§ **Try it**
Look for the string "scientific" in the listing below, then copy every line that has it.

_____

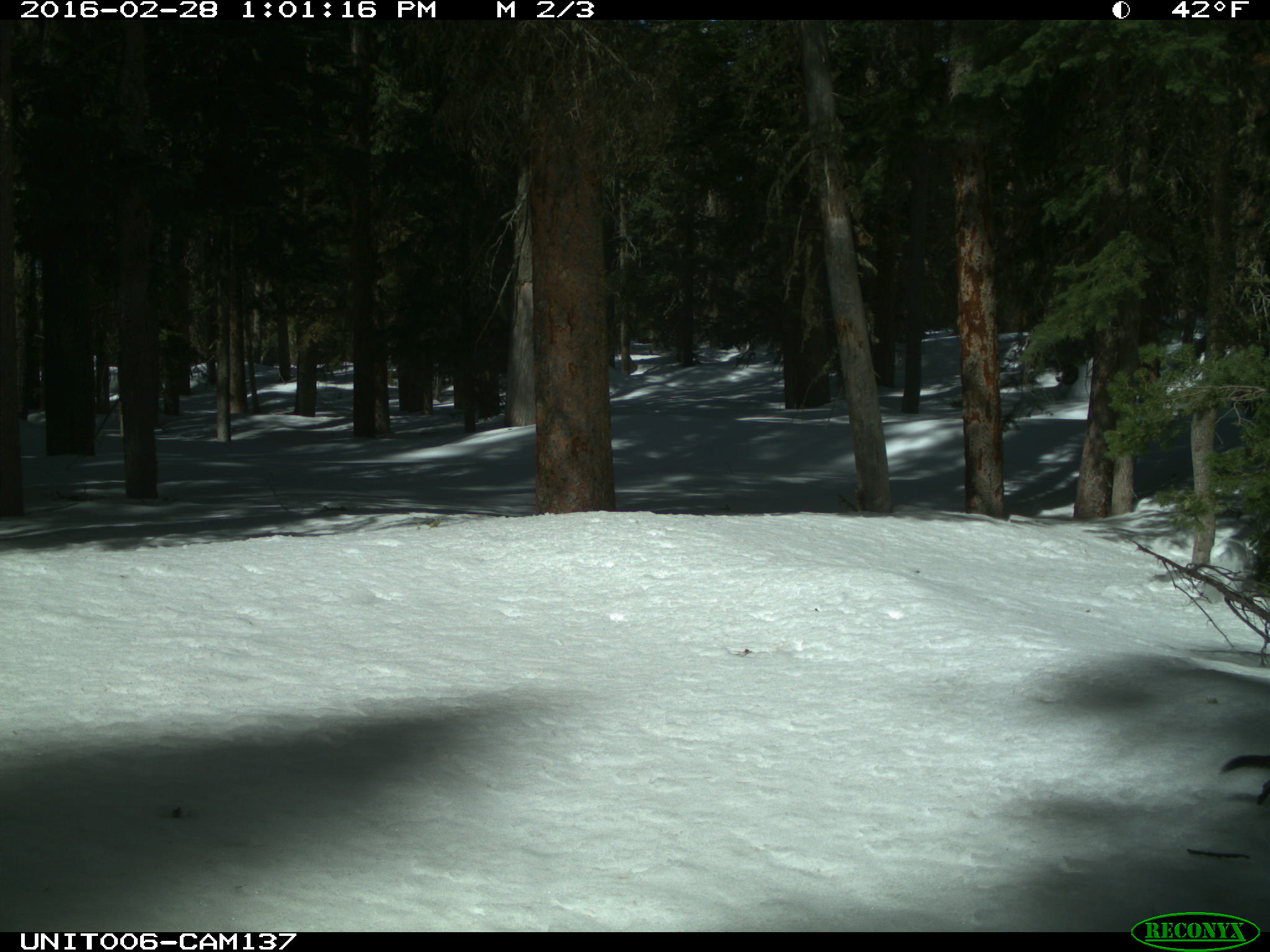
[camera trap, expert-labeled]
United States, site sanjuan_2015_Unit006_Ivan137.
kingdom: Animalia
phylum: Chordata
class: Mammalia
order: Rodentia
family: Sciuridae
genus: Tamiasciurus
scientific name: Tamiasciurus hudsonicus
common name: american red squirrel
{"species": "Tamiasciurus hudsonicus (american red squirrel)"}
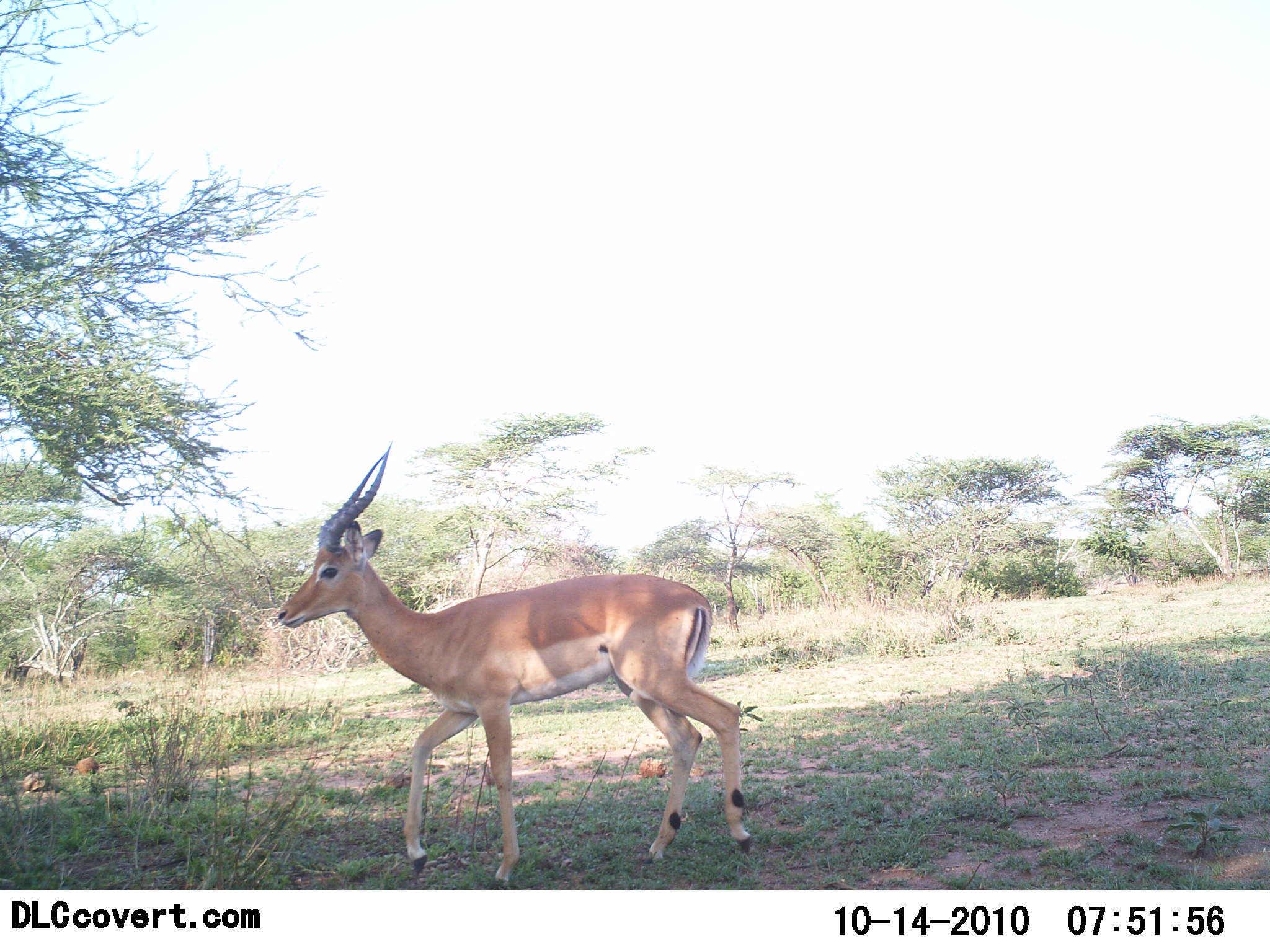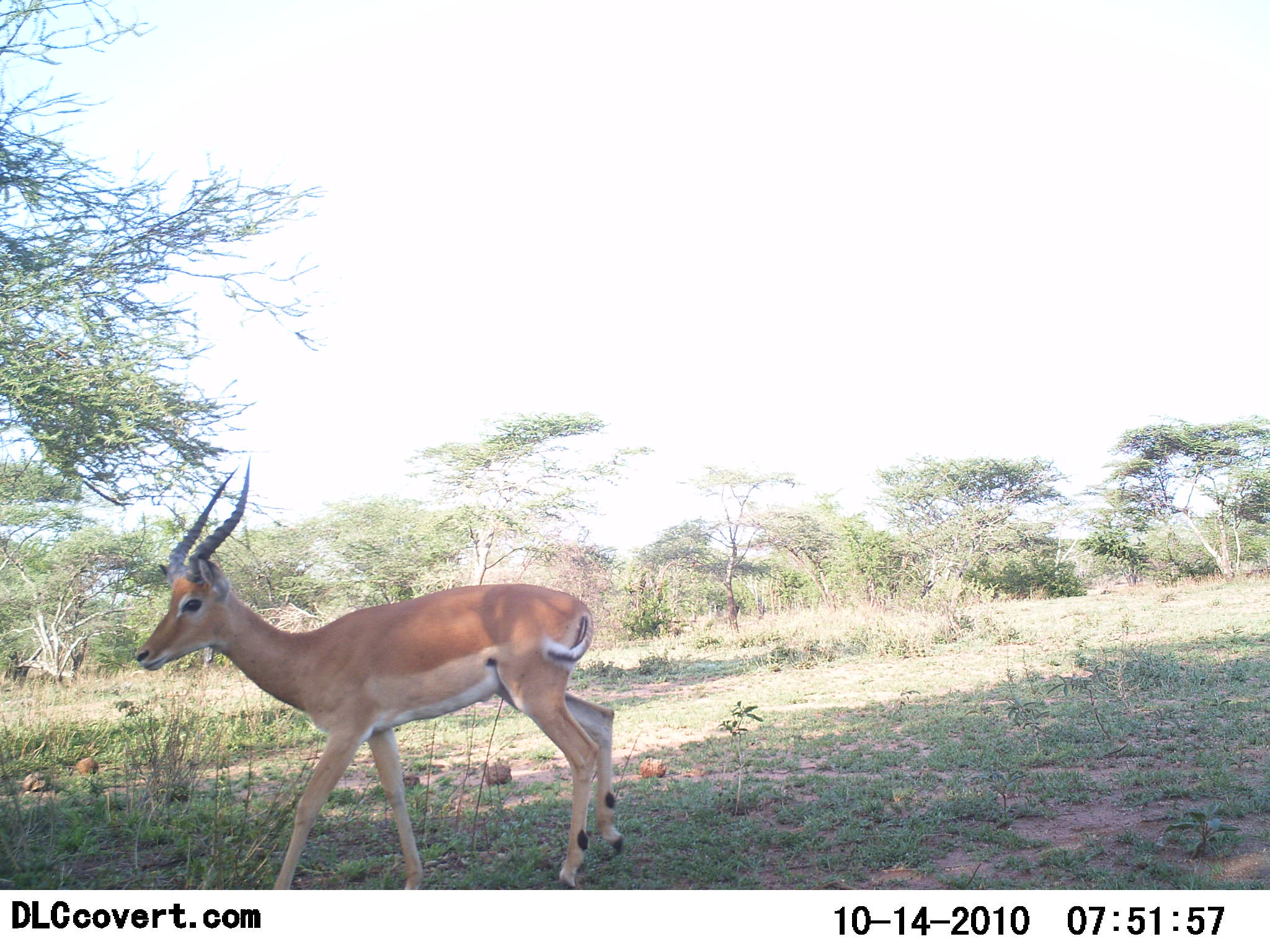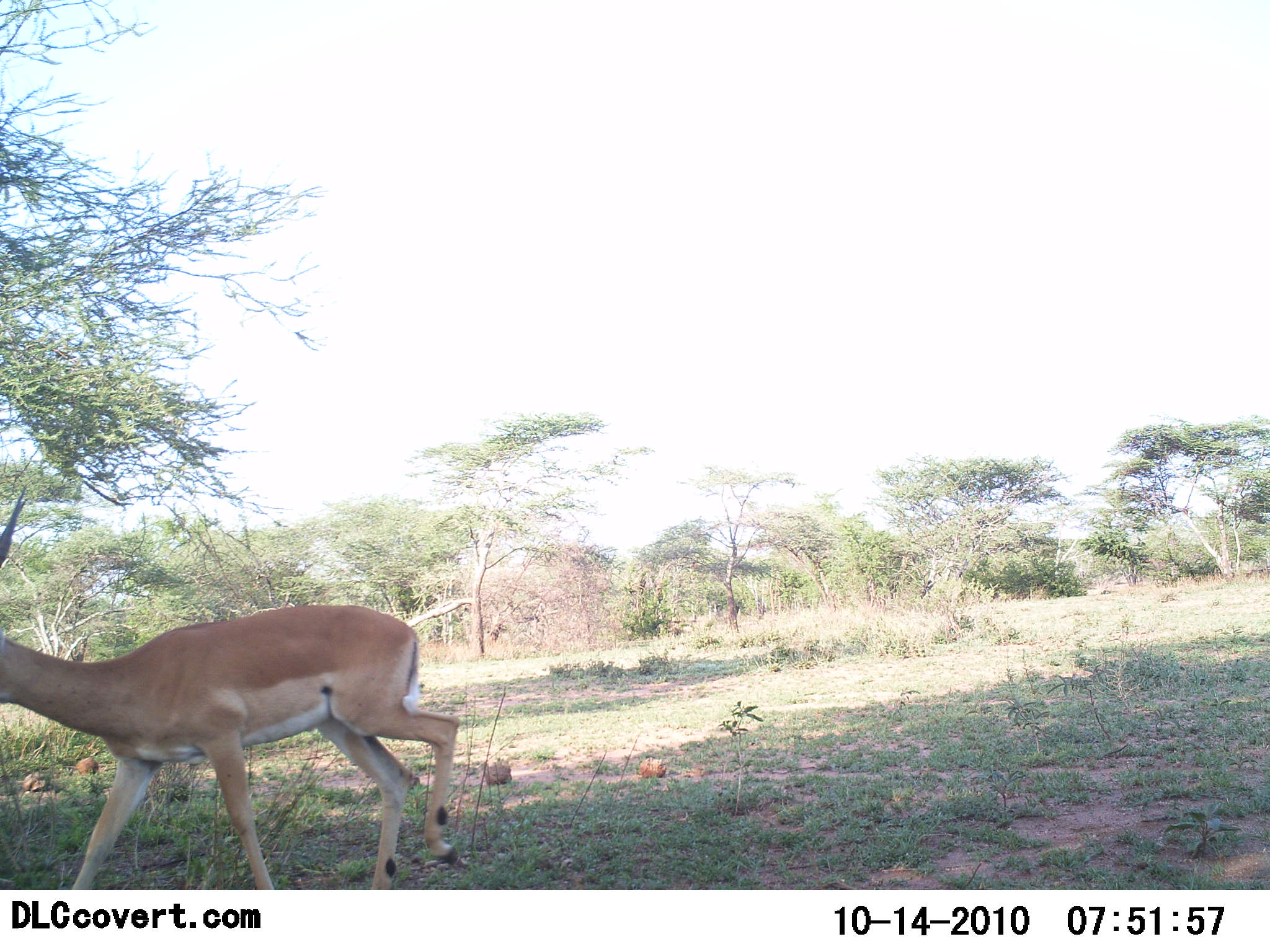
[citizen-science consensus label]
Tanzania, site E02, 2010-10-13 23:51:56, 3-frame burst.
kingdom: Animalia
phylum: Chordata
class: Mammalia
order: Artiodactyla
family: Bovidae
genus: Nanger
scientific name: Nanger granti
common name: grant's gazelle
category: gazellegrants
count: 1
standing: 15%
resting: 0%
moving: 92%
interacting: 0%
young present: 0%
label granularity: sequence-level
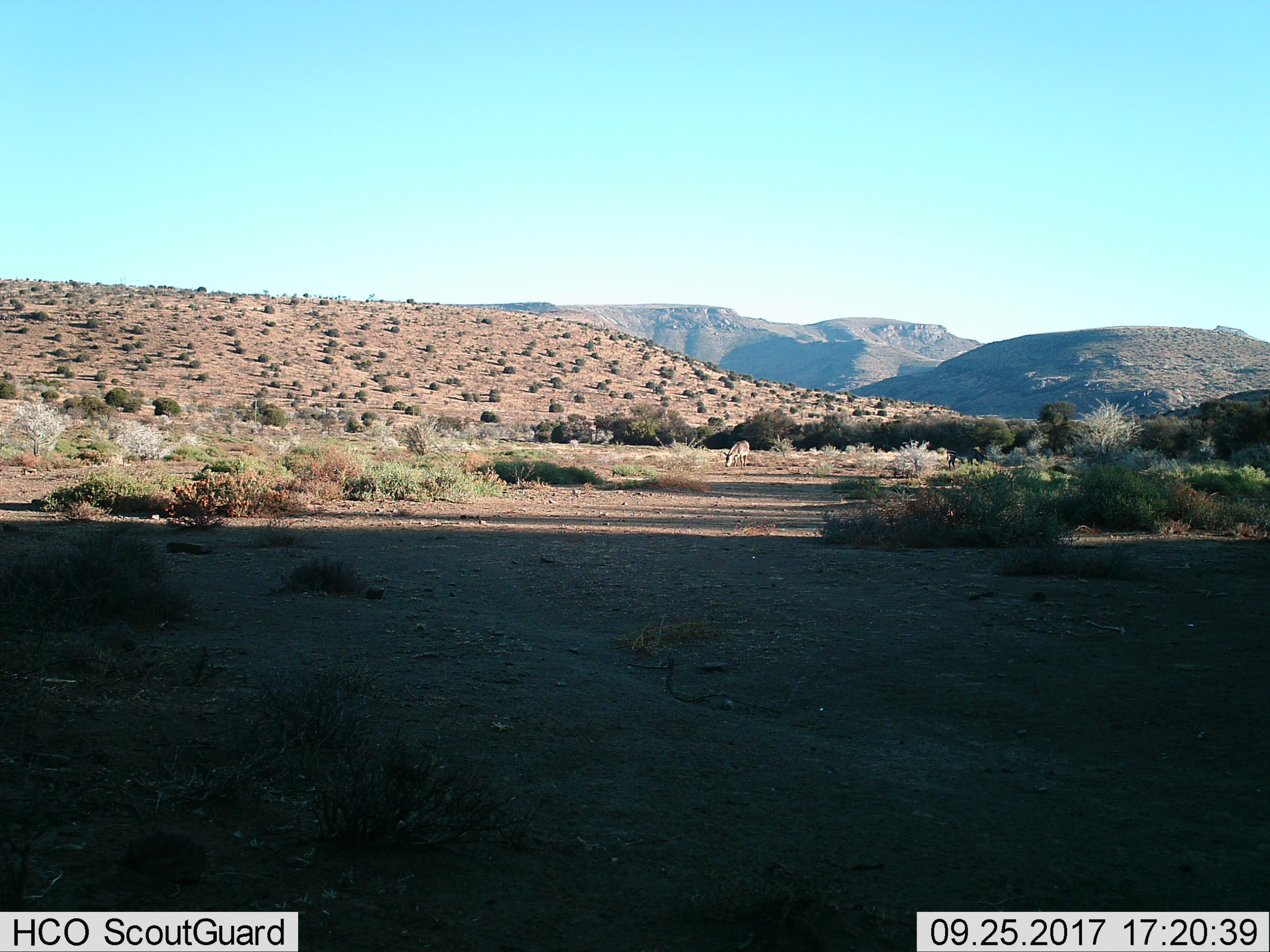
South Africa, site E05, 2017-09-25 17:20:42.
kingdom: Animalia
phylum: Chordata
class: Mammalia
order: Perissodactyla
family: Equidae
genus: Equus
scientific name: Equus zebra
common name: mountain zebra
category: zebramountain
Zebramountain (mountain zebra) (Equus zebra), count 2. Behavior (volunteer vote fractions): standing 75%, resting 0%, moving 0%, interacting 0%. Young present (vote fraction): 0%. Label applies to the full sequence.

_____

§ **Task solution**
scientific name: Tamiasciurus hudsonicus
scientific name: Nanger granti
scientific name: Equus zebra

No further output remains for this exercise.